Fig. 5.. SM/J mice show altered plasma cytokine levels and increased T cell and neutrophil recruitment in the vertebral marrow.

(A to R) Multiplex analysis of pro-inflammatory, dual function, and anti-inflammatory proteins in plasma from 12- and 20-M BL/6 and SM/J mice. t test or Mann-Whitney test was used as appropriate. (S to V) Pearson correlation between INF-γ, IL-1, IL-2, and IL-4 plasma levels and Von Frey sensitivities. n = 4 to 6 mice per strain per time point. (W to Z″″″) Quantitative immunohistochemistry of (W to W″″) CD19, (X to X″″) CD3, (Y to Y″″) Ly6G, and (Z to Z″″) MHCII and F4/80 (individually and ratio quantification) at 12 and 20 M in the vertebral bone (n = 6 to 10 vertebrae per strain per time point). Two-tailed t test or Mann-Whitney test was used as appropriate. Scale bars (A to H′), 100 μm.

Fig. 6.. SM/J mice show altered immune cell profiles in peripheral circulation.

(A) Schematic showing experimental design and unbiased clustering of PBMC transcripts. n_{12 M BL/6} = 2 females and 2 males; n_{12 M SM/J} = 2 females and 1 male; n_{20 M BL/6} = 2 females and 2 males; n_20MSM/J = 4 males. (B) Clustering of PBMC transcripts according to strain and time point. (C to C″) Proportion of cell populations labeled with the SingleR program. (D and E) UMAP labeled according to mouse strain and age, showing cell populations identified to be unique to SM/J at 20 M, when mice show disc herniations and pain behaviors: (D) B cells and (E) macrophages. (D′) GSEA in B cells based on DEGs identified in 20-M SM/J PBMCs. (D″) Violin plots of most DEGs in B cells in the SM/J pain group. (E′) GSEA of macrophages from 20-M SM/J. (E″) Violin plots of most DEGs in macrophages in the SM/J pain group (n ~ 5000 cells per strain per time point). Chi-square test was used for (C″).

Fig. 7.. CyTOF analysis of splenocytes reveals age- and strain-based frequency differences in immune cell populations, and intracellular marker abundance in 20-M SM/J splenocytes indicates possible repression of the innate immune system and overactivation of CD8+ T cell populations.

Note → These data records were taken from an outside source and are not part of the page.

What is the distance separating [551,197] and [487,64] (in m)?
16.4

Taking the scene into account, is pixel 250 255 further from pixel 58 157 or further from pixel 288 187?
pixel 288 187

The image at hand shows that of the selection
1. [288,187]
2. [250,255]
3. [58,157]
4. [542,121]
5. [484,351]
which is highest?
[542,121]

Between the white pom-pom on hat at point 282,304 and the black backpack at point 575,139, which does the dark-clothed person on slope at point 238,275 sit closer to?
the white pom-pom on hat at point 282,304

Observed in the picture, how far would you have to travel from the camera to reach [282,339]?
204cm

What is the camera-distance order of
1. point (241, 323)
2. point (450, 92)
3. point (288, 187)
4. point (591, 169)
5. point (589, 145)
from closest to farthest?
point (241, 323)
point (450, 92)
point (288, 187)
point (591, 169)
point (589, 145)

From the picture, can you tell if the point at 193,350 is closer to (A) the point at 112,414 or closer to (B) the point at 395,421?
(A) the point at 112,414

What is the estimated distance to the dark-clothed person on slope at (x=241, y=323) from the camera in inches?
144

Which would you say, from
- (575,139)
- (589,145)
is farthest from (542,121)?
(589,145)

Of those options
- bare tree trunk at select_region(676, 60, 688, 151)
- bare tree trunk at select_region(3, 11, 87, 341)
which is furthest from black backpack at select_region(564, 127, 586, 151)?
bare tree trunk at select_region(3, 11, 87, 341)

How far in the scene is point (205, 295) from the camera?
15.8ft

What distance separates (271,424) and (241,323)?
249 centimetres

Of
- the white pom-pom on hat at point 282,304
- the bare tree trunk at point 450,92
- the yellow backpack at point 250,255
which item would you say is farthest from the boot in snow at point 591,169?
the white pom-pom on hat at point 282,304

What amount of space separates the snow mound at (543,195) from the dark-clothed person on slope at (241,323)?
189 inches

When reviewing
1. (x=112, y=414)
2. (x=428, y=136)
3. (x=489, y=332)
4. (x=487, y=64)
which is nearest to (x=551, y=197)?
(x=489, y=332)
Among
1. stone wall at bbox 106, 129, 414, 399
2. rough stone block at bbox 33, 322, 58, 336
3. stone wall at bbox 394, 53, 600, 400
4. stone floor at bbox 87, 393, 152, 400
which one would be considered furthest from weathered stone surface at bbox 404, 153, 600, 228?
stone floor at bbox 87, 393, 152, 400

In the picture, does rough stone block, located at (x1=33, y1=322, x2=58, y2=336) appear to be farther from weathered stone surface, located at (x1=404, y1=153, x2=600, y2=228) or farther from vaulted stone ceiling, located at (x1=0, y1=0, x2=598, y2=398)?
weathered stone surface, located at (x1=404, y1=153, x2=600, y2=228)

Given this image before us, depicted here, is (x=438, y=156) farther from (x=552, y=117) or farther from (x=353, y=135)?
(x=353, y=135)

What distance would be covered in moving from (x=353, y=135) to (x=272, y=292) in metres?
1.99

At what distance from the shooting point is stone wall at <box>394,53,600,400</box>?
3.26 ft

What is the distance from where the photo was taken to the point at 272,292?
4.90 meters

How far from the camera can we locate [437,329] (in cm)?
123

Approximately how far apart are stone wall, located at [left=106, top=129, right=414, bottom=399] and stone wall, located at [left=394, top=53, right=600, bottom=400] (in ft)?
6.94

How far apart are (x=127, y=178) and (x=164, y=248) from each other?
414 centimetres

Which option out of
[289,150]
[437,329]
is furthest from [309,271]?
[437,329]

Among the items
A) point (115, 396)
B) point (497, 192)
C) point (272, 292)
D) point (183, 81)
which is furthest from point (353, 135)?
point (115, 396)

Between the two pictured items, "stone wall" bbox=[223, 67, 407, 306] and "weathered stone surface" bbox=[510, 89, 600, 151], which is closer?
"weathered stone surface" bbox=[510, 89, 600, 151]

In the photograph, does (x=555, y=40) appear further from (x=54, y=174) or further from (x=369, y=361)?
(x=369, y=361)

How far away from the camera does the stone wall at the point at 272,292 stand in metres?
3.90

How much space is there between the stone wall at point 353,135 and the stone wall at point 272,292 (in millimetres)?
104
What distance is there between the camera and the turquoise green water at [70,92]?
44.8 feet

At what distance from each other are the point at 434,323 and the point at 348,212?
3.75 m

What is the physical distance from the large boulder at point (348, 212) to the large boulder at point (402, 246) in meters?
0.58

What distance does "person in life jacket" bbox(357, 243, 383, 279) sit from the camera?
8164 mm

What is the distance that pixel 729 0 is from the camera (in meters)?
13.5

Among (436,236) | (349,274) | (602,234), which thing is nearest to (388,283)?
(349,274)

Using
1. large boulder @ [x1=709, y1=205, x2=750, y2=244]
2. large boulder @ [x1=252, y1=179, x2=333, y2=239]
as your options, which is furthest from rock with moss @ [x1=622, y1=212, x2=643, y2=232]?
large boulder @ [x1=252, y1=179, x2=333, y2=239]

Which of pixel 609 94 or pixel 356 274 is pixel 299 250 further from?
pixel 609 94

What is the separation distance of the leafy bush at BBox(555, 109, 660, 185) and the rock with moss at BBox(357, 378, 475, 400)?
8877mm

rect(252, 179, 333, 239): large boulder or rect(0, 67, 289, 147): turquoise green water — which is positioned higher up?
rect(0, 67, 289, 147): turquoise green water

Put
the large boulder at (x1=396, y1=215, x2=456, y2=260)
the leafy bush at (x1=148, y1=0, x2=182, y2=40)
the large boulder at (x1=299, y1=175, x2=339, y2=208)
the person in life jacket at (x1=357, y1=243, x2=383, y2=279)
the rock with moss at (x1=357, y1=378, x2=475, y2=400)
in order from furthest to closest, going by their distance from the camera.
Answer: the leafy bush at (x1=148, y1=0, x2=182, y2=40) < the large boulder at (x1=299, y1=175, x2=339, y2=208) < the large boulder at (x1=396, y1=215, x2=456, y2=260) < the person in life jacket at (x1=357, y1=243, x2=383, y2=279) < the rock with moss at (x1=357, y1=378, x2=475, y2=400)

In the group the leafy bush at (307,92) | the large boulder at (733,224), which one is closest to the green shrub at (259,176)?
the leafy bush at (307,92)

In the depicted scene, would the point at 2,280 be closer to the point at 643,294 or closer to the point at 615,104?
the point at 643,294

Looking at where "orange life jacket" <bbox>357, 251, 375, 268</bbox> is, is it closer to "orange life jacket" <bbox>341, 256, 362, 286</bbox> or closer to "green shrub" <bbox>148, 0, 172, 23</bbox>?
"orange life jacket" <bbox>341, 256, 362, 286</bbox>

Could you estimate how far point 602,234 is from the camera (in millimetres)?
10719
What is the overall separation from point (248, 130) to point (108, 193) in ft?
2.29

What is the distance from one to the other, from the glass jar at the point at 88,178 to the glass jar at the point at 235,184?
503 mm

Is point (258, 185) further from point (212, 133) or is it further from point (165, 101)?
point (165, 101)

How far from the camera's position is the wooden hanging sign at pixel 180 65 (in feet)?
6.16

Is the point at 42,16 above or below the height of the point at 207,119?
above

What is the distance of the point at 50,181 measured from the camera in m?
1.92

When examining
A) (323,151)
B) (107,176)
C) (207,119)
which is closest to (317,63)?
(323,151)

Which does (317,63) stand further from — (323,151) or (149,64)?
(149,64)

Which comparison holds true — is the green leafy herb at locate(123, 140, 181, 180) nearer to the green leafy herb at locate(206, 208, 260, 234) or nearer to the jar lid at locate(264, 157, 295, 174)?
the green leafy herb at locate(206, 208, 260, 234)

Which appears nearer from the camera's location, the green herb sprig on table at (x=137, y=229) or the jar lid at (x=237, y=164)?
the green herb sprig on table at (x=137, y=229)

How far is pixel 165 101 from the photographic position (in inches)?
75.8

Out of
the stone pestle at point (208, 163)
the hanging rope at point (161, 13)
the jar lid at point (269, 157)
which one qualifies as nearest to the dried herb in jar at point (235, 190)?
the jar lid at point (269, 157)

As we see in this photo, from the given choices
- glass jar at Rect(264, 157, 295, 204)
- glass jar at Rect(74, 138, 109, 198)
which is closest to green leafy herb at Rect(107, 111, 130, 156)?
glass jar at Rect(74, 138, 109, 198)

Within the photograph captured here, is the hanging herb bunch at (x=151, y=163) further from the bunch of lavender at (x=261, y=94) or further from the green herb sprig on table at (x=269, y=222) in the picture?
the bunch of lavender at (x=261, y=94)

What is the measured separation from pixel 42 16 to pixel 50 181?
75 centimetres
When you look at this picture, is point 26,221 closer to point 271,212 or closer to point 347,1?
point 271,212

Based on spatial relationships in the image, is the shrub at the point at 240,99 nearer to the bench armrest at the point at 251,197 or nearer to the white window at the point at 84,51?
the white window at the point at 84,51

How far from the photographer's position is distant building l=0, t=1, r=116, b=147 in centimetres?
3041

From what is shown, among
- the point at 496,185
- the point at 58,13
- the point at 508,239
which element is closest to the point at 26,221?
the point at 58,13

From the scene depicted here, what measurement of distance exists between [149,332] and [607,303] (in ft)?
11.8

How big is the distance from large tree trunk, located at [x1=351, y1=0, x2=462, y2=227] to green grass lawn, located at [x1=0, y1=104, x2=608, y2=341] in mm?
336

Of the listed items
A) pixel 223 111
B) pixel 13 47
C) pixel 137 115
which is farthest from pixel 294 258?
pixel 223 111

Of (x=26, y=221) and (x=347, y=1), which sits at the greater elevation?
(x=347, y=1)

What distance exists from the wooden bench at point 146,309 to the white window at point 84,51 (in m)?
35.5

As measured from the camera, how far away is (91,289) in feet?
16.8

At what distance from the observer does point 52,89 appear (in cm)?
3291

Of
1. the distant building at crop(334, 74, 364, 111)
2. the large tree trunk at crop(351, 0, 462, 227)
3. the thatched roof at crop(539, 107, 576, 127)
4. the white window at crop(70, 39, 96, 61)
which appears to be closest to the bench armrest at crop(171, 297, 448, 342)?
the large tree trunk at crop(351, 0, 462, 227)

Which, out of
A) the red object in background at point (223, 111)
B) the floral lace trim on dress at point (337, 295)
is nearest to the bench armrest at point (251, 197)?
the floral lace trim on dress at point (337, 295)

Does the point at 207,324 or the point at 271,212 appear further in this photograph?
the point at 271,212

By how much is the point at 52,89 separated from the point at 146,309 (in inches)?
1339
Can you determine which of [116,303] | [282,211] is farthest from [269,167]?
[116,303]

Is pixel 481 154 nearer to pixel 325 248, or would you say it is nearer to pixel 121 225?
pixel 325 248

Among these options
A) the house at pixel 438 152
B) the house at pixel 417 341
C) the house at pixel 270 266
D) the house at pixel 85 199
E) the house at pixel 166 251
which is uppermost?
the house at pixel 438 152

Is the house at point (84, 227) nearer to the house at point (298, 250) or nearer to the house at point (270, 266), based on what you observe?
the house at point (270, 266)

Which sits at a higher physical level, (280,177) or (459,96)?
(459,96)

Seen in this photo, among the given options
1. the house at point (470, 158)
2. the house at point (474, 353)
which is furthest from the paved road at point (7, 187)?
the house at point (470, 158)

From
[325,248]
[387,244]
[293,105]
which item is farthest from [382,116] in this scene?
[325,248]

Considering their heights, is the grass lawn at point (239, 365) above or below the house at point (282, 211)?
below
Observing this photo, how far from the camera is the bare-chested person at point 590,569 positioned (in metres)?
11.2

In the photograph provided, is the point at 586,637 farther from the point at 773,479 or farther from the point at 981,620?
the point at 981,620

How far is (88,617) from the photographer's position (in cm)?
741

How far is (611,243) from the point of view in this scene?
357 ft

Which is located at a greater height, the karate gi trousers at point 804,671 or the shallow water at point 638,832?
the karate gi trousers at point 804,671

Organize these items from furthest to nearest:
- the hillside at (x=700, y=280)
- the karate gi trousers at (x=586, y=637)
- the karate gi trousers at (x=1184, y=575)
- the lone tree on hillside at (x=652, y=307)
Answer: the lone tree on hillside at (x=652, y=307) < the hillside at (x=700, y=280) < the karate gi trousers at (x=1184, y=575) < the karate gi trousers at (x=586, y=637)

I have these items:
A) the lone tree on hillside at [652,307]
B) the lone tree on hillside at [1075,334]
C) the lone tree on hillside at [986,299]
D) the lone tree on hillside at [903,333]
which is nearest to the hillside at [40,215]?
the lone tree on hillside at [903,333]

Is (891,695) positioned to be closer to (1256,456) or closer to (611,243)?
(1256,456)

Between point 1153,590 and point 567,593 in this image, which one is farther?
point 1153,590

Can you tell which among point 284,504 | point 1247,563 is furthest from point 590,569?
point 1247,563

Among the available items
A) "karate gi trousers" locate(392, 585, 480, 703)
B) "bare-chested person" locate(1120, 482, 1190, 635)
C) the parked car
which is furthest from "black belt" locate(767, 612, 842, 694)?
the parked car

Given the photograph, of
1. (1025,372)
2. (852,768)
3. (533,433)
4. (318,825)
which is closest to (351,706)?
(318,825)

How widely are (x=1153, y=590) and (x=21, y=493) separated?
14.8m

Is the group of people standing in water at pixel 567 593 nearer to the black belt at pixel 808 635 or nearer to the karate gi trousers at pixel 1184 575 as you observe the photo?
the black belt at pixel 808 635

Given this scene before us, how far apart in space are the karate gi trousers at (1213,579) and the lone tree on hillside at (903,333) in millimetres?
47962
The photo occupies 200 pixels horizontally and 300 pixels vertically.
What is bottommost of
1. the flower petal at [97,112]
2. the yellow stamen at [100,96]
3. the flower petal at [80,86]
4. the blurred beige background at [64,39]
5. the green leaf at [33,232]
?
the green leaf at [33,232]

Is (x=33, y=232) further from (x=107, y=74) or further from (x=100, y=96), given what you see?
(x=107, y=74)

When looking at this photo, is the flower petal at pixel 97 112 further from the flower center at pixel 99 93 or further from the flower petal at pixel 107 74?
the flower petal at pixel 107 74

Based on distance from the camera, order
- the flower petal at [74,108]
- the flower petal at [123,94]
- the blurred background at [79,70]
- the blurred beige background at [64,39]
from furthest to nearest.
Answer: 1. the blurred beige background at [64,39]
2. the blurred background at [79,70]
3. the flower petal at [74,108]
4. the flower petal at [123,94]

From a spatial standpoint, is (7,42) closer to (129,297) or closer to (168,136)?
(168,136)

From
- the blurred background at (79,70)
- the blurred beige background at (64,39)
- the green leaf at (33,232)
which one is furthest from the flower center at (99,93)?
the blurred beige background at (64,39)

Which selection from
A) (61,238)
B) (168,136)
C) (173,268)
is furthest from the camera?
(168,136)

(A) Schematic showing the workflow for CyTOF analysis of splenocytes from BL/6 and SM/J mice and the cell population labeling hierarchy. n_{12 M BL/6} = 2 females and 2 males; n_{12 M SM/J} = 2 females and 1 male; n_{20 M BL/6} = 2 females and 2 males; n_{20 M SM/J} = 4 males. DC, dendritic cell. (B to C′) Volcano plots showing cell populations in strain- and age-based comparisons based on FDR and FC. (D to I) Frequency plots showing age- or strain-based differences in (D) NK cell, (E) T cell, (F) CD8+ T cell, (G) myeloid cell, (H) CD4+ memory T cell, and (I) CD4+ naïve T cell populations. (J) Heatmap of splenocytes from 20-M SM/J versus BL/6 showing intracellular cytokine and pro-inflammatory marker abundance within each cell population identified through CyTOF analysis. (K to Q) Significant changes in cytokine/pro-inflammatory marker abundance in (K) myeloid cells, (L) conventional dendritic cells, (M) plasmacytoid dendritic cells, (N) Lin− cells, (O) CD8+ naïve T cells, (P) CD8+ T cells, and (Q) CD8+ memory T cells. Two-tailed t test or Mann-Whitney test was used as appropriate.

Fig. 8.. Summary schematic describing the SM/J herniation phenotype.

Working hypothesis and phenotypic changes found in the NP, AF, subchondral bone, DRGs, spinal cord, plasma, and immune tissues of SM/J mice relevant to herniation and chronic pain–related behaviors.